_Given passage_
Segment Open

Another year, another Saw movie – but am I the only one who’s bloody sick of all the carnage?
I’m a gorehound and a blood-soaked horror fan, raised on Day Of The Dead and the gorier excesses of mainstream Hollywood. I giggle at unfortunate and splattery on-screen deaths as though they were pratfalls. I’m a big lover of cinema’s ability to make the horrible comical and vice versa, and I love to catch horror movies in the theatre, no matter how unpromising.
In fact, I like to be disappointed by crap horrors when I go to the pictures. It’s more fun than enjoying a film, getting on your high horse and dissecting the latest no-hope schlocker with haughty disbelief.
I’m just the kind of guy the Saw movies are pitched at: problem is, I can’t stand them. I caught the first instalment in the cinema back in 2004 in just that spirit of down-the-nose entertainment, hoping for a decent bit of splatter and some hammy dialogue from Danny Glover, but came out with my face in wrinkles of disgust.
I wasn’t shocked by the gore, which was in fact rather tame, nor was I perturbed by the movie’s nihilism. I just thought it was shit.
The would-be twisty plot reeked of smartarse, the ‘mobile phone ad’ direction (spinny camera, sped up action, spinny camera again) was nauseatingly tedious, and the attempts at creating new horror icons (actually the doll-on-a-trike trundling into the room was one of the few laughs the movie packed in) were pathetically contrived and over-wrought.

Segment Closed

_Extracted information_

Segment Open

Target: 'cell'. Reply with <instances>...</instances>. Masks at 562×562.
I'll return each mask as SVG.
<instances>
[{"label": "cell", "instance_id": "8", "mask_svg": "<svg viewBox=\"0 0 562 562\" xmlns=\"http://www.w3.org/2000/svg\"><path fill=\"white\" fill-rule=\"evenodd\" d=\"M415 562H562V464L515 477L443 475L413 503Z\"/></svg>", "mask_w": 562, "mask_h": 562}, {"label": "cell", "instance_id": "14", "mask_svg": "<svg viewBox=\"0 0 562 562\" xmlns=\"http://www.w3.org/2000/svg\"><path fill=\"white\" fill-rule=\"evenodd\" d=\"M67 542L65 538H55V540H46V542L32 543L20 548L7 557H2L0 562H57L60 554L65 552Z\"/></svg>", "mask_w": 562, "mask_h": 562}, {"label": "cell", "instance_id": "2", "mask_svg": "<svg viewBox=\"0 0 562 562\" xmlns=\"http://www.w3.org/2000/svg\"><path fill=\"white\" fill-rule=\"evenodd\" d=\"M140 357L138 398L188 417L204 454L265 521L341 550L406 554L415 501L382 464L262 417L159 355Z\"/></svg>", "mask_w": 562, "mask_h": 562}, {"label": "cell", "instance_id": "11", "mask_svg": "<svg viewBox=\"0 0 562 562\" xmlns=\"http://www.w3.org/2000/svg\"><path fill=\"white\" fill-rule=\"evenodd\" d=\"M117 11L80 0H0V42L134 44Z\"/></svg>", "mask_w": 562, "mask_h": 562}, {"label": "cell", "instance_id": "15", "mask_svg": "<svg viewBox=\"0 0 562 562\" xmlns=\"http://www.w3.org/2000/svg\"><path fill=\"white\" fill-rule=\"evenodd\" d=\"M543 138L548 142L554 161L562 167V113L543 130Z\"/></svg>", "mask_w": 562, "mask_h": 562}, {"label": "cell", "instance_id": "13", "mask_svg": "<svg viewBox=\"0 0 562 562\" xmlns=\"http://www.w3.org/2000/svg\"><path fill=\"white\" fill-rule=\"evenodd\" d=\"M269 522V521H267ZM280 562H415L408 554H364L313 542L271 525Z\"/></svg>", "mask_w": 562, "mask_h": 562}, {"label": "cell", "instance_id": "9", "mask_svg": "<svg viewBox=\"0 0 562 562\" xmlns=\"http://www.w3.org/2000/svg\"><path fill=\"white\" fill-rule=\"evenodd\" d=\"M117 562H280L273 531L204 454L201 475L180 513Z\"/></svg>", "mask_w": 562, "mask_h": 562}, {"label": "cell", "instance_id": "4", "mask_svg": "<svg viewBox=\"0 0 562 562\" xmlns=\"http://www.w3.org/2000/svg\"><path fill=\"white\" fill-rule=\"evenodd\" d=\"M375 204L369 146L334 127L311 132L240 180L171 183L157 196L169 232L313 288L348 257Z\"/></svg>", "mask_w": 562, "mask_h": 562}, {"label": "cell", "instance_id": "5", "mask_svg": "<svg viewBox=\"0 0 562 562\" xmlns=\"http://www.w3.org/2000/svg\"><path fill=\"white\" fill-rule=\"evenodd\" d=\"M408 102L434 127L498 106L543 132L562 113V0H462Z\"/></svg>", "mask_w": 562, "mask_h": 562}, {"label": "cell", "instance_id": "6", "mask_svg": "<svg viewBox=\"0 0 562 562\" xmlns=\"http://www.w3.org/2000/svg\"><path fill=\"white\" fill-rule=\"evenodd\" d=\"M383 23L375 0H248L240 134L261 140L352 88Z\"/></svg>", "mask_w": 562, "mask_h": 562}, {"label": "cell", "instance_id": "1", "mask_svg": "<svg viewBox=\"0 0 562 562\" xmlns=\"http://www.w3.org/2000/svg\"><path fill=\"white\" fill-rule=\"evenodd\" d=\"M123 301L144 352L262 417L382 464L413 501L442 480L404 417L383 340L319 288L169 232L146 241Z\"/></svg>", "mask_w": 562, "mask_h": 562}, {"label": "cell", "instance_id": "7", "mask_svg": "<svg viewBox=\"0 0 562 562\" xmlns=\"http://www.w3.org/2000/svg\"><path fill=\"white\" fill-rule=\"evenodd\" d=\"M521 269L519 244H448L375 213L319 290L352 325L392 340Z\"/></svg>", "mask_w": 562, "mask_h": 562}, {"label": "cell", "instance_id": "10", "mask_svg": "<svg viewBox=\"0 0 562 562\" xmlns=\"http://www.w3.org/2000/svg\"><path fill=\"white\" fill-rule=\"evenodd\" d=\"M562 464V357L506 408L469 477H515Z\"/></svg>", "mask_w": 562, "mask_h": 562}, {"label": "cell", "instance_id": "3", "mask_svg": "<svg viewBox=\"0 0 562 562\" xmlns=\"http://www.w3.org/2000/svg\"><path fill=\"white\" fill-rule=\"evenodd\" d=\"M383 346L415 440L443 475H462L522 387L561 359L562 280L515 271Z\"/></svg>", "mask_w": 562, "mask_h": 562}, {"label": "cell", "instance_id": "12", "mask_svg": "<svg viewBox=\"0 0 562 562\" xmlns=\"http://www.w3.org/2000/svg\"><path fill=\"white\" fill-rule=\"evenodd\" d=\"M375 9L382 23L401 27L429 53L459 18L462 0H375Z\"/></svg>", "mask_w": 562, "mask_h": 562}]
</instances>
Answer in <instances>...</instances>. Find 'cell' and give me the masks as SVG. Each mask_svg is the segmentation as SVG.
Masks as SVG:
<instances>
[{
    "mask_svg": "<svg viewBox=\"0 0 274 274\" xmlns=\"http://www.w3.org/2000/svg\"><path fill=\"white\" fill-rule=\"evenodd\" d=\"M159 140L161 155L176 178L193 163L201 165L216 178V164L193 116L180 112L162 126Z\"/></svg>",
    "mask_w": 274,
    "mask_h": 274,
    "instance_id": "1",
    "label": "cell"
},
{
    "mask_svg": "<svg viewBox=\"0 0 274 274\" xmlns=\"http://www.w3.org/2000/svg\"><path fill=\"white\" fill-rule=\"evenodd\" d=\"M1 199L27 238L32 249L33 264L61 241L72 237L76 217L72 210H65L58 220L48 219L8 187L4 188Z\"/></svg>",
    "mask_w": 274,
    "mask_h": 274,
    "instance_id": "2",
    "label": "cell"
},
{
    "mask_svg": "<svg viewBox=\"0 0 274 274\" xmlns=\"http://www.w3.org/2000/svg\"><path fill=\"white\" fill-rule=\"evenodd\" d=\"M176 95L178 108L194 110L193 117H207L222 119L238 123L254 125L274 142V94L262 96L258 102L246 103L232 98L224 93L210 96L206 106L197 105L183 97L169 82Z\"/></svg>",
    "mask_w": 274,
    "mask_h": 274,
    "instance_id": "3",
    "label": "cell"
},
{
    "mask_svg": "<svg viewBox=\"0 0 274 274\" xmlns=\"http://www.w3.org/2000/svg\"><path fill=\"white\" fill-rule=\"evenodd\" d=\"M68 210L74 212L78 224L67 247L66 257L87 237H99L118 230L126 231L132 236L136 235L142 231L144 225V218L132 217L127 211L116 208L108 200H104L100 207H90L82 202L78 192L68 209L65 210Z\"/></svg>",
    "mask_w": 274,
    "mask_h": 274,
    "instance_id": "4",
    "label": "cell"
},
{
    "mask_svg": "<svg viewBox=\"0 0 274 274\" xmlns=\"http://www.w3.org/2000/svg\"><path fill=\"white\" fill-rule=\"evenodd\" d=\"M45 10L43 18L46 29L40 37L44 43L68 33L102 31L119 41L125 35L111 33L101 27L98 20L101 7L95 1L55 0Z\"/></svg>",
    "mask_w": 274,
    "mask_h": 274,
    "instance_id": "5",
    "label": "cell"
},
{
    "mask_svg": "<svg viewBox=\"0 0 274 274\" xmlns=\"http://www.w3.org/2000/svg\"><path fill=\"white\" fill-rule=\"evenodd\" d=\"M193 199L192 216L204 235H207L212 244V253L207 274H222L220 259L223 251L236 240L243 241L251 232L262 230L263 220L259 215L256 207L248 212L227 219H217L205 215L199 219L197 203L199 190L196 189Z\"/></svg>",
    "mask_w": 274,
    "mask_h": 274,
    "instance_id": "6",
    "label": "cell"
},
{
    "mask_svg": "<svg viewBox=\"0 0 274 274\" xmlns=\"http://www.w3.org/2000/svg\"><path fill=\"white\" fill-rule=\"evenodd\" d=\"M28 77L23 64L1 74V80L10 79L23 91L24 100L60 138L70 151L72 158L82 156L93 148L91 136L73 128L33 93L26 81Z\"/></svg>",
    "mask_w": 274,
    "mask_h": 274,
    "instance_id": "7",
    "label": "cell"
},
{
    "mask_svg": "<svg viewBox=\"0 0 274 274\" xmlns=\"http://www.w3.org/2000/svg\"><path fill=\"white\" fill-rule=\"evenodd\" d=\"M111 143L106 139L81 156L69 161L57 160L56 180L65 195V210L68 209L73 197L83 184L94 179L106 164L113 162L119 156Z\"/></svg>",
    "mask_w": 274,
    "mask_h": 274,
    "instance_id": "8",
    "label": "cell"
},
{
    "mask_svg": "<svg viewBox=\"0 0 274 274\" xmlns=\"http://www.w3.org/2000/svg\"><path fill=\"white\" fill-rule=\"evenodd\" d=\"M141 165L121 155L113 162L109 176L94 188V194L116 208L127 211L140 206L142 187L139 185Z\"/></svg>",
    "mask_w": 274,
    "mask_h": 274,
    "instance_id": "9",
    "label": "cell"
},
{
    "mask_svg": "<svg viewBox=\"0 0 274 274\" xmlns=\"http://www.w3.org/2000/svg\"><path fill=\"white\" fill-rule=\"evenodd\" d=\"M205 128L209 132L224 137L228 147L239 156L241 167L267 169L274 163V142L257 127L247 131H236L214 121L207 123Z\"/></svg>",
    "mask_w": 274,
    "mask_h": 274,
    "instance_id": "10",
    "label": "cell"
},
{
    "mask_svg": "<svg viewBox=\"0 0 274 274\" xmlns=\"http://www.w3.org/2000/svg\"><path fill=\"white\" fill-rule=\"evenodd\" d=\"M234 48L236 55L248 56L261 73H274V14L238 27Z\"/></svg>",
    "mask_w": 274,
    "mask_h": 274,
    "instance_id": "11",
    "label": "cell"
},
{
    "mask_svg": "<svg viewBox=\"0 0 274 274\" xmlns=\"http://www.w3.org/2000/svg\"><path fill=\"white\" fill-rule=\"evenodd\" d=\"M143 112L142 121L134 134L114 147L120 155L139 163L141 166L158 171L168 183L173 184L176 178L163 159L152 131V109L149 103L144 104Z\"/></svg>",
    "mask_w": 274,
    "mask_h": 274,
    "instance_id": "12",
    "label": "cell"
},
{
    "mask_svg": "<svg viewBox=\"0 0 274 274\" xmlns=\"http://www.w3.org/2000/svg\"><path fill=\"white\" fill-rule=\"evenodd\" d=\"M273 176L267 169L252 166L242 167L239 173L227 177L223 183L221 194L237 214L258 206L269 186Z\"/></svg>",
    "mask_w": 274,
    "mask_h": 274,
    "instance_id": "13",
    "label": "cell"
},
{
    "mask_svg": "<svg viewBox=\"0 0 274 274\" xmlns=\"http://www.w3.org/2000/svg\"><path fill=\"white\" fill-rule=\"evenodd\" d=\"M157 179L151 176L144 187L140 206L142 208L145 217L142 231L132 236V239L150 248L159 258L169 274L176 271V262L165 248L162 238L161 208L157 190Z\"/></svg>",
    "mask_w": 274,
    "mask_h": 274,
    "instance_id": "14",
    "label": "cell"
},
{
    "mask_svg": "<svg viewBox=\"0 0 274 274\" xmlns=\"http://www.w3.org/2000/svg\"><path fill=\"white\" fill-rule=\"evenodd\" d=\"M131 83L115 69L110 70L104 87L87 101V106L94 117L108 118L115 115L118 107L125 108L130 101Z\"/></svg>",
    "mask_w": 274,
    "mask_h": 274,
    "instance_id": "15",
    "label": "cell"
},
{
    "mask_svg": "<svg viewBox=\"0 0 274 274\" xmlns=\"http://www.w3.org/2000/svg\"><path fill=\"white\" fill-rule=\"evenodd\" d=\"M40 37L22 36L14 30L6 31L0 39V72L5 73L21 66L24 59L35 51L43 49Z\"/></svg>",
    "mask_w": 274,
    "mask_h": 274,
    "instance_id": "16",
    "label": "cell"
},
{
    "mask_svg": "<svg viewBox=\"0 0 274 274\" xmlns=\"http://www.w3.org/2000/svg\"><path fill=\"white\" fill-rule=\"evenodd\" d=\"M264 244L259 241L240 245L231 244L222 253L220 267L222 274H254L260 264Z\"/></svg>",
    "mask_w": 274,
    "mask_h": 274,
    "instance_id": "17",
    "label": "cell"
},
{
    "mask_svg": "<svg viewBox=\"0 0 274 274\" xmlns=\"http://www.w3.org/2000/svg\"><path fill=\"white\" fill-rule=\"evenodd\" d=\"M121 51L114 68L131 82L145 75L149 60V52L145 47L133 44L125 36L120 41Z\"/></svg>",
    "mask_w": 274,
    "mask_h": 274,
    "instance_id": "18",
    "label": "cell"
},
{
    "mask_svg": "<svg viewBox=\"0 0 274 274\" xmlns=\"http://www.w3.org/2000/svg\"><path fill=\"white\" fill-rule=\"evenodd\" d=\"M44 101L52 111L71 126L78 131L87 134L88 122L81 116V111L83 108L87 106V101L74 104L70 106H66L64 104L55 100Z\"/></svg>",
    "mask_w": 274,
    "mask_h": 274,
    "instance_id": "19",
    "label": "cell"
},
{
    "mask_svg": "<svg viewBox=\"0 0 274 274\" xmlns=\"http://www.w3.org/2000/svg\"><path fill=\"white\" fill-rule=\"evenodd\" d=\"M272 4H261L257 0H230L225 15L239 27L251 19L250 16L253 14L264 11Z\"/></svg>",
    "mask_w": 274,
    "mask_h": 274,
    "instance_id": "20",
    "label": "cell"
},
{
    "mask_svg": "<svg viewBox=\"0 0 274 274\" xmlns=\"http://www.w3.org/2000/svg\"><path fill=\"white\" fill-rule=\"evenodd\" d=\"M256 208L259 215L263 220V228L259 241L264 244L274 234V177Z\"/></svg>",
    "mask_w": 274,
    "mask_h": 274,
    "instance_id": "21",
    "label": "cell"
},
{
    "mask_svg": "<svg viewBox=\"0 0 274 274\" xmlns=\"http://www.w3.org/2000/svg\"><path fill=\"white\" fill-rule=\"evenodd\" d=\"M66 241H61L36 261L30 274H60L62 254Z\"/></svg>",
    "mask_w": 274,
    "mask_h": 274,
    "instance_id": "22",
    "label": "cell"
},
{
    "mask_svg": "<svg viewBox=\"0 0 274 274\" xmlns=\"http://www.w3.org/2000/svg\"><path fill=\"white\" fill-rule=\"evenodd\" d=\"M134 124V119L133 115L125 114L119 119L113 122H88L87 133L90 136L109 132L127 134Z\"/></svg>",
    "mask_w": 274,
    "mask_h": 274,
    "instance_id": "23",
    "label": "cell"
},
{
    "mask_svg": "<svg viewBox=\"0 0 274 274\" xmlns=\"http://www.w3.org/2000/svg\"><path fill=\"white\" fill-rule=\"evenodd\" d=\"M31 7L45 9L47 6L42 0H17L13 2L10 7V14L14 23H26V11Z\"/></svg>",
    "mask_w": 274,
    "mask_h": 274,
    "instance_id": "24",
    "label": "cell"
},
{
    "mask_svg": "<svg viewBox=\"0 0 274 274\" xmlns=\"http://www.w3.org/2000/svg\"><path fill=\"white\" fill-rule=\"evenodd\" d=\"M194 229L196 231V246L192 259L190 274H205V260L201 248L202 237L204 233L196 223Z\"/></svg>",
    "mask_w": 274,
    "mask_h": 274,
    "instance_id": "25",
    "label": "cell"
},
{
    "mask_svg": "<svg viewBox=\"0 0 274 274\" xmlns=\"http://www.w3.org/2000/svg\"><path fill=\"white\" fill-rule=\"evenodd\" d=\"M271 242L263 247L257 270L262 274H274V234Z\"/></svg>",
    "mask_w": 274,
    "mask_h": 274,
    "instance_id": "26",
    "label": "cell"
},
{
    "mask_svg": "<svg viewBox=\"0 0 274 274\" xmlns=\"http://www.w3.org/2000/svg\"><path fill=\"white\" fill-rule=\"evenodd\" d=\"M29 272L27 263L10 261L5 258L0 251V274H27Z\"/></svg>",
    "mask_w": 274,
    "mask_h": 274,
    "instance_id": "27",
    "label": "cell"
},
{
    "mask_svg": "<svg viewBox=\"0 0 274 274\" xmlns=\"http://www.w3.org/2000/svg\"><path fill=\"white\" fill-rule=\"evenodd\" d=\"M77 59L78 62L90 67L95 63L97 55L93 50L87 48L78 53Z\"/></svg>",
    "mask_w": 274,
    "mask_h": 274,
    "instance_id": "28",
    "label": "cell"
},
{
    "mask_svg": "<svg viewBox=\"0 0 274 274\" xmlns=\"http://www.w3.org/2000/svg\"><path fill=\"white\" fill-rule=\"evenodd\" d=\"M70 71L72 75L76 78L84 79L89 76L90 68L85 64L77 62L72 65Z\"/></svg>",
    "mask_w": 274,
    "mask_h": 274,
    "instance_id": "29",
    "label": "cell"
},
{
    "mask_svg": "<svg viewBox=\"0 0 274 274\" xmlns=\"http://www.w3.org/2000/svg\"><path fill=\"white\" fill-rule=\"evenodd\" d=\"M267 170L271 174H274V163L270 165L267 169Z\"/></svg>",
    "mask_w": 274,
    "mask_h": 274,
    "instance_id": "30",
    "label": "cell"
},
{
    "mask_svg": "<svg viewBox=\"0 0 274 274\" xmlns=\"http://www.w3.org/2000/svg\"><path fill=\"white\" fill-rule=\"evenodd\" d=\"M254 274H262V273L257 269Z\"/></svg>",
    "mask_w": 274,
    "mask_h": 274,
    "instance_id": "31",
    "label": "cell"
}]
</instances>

Segment Closed

_Problem requirements_
Continue the opinion piece about the Saw films from its last sentence, keeping its voice.

_Output_
He’s a serial killer who wears a pig mask AND has a spooky living doll AND cuts jigsaw pieces out of people AND has cancer AND he’s punishing people who waste their lives AND the cops are running out of time AND it’s a game?
“Sorry chaps,” I thought, “conceit overload. Stick with hockey masks.”
I was in no doubt that Saw was headed for the drain, what with Cary Ewles’ pathetically hammy turn, the waste of a good Glover and an ending that provided neither chills nor closure. How wrong I was.
Since then, Lions Gate have trundled out their box of torture instruments each Halloween, taunting me with their meta-marketing slogan ‘If It’s Halloween, It Must Be Saw’. That’s like saying ‘If It’s Christmas, You’re Getting Bummed’ on a billboard.
This year sees the franchise lubing up for a sixth time, and I’m already clenching in frigid anticipation. The series is of course aimed at males between 14 and 24, so I’m already too old to ‘get the point’. It’s ‘gorno’ and ‘torture porn’, the leader of a no-wave movement, and all that stuff. However it’s just no good.
Horror movies, in the American tradition, don’t franchise themselves well: generally, even the scariest shocker will descend into yawnsome patterns and self-parody by movie three, and inevitably go into space in chapter four, hoping for signs of box office life out there. Saw, however, is still in rude health and reigns as the most successful scream-series in history, thanks to a genuine ability on behalf of its writers to save tidbits of info ‘for next time’ and the general ugliness of the torture scenes.
How come we can’t see a smarter horror franchise take flight?
Wouldn’t a series with the visual flair of Italian Giallo movies, the hardcore brutality of new French shockers like Inside and Martyrs and the smarts of an independent writer and producer be much better? And genuinely scary?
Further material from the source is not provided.